Like most of the hand-down craftsman, Zhang Dongmei took over her mother's job at Tongrentang at the age of 17 years old, as an apprentice.
It took her a long time to practice rolling the medicine strips, as it is a crucial step in creating the best produced pill.
"I was not satisfied with the medicine strips I was making, so I started practicing rolling noodles after work, and my family ate noodles almost every day,” said Zhang as she recalled her memories and laughed.
After one year's work, Zhang felt she could move on to the next important step: make pills.
Compared to the "rolling" step, making pills is more skillful and rigorous. According to Zhang, when making the pills, she has to straighten her arms and waist, in order to balance the power. "I have to find the right way to move the board properly, so the medicine strips could be well rolled with the board," Zhang said.
Now Zhang suffers from lumbar disc herniation, an occupational disease, and has constant backache.
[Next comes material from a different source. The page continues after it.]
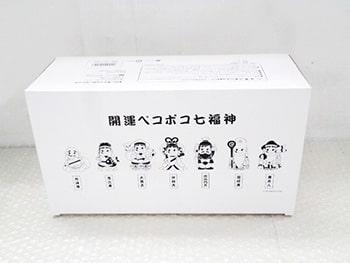 不二家 開運ペコポコ七福神 ペコちゃん人形買取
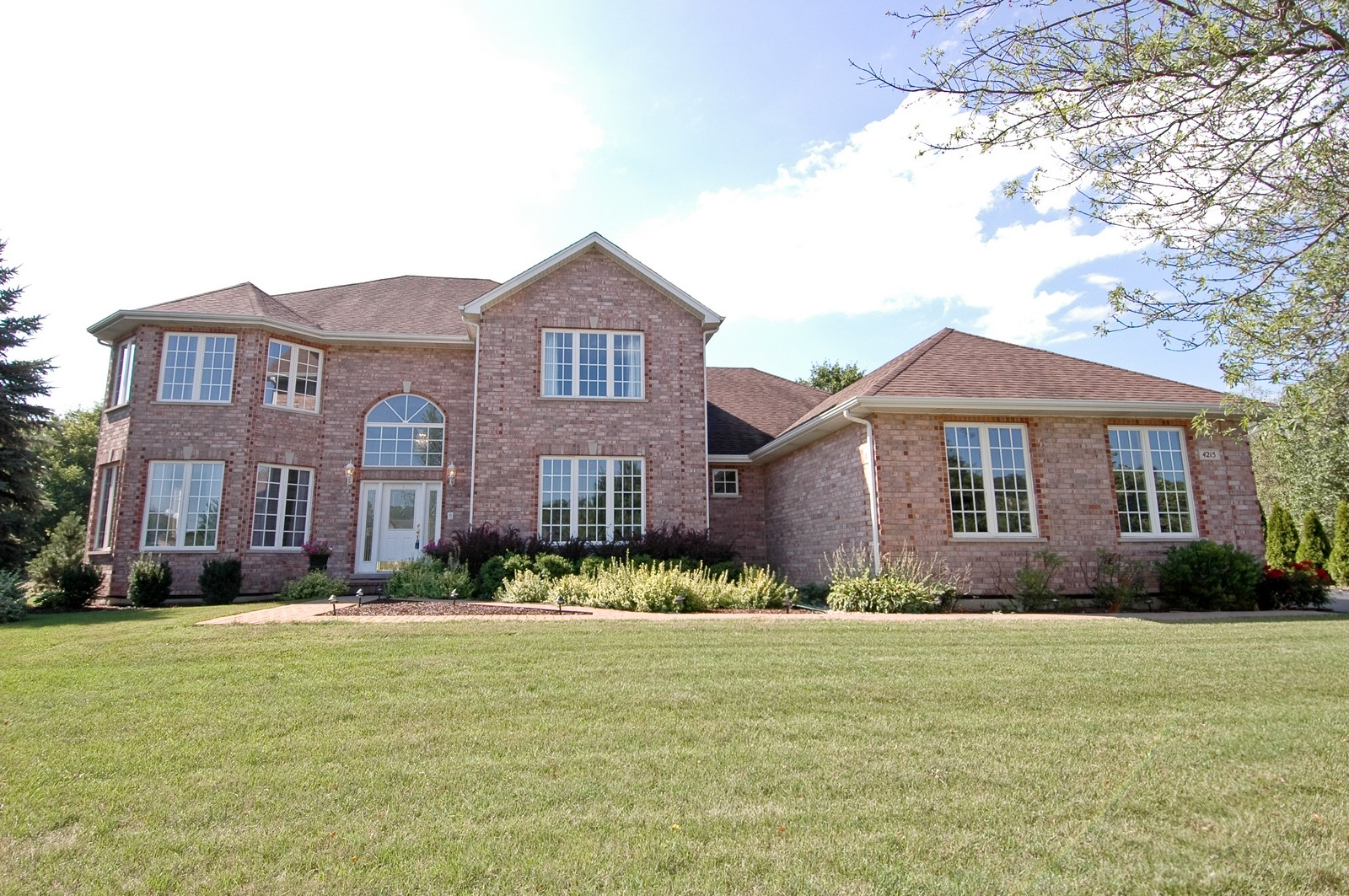 Real Estate Photography - 4215 Alex, Crystal Lake, IL, 60014 - Front View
"I try to persuade her to go to the hospital, but she always says she has so much work. She doesn't take a break on weekends, and works from 8 am to 8 pm," said Zhang's husband to CCTV. When the pain becomes unbearable, she simply takes painkillers instead of visiting a doctor or resting.
Apart from rolling and making pills, coating, waxing and stamping on the pill, all these procedures are handmade crafts. "Although machines can make pills, but the high quality pills still require the magic of hands."